It was, using Edward De Vere’s words, much ado about nothing. The media didn’t think so, called it “Deflategate,” and one of America’s great sporting heroes, Tom Brady, was pilloried as if he had inflated the beautiful model Gisele Bundchen, his wife, against her wishes. If any of you Takimag readers missed it while on holiday in Albania, Brady and the New England Patriots supposedly deflated the footballs used in the championship game against the Colts so Tom could better find his receivers. The NFL, needless to say, was shocked, shocked that anyone playing professional football in America might bend the rules in their favor, and suspended Brady for 4 games, fined the Patriots one million big ones, and took away some draft choices.
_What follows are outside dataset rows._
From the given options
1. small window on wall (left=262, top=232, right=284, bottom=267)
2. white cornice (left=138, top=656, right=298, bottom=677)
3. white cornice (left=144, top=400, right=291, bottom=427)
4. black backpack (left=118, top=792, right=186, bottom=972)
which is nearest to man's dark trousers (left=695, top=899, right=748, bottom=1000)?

If Captain Renault was around, he’d be winking at Rick and telling him these NFL people make us look like hicks.

“Seeking an edge is nothing new in sports.”

For cheat’s sake, everyone in pro sports and in college sports in America cheats, starting with the fact that college athletes graduate after four years but are illiterate. Back in 1949, during the good old days of baseball, they even made a wonderful baseball movie by the name It Happens Every Spring. It celebrated cheating, the hero being an absentminded professor who accidentally discovers a potion that once applied to a baseball makes it avoid wood. He takes a leave of absence and wins 30 major league games. Mind you, it’s only a movie, but then in October of 1951 “The Shot Heard Round The World” took place. Bobby Thompson’s homer against Ralph Branca won the pennant for the Giants, but then the manager Leo Durocher proudly announced how the Giants had been stealing the signals of their opponents for years by having installed a powerful telescope-like contraption in their locker room at the old Polo Grounds in New York. The locker was situated in center field, rather conveniently. Everyone cheered the cheaters and booed the chumps. They don’t call it the land of opportunity for nothing.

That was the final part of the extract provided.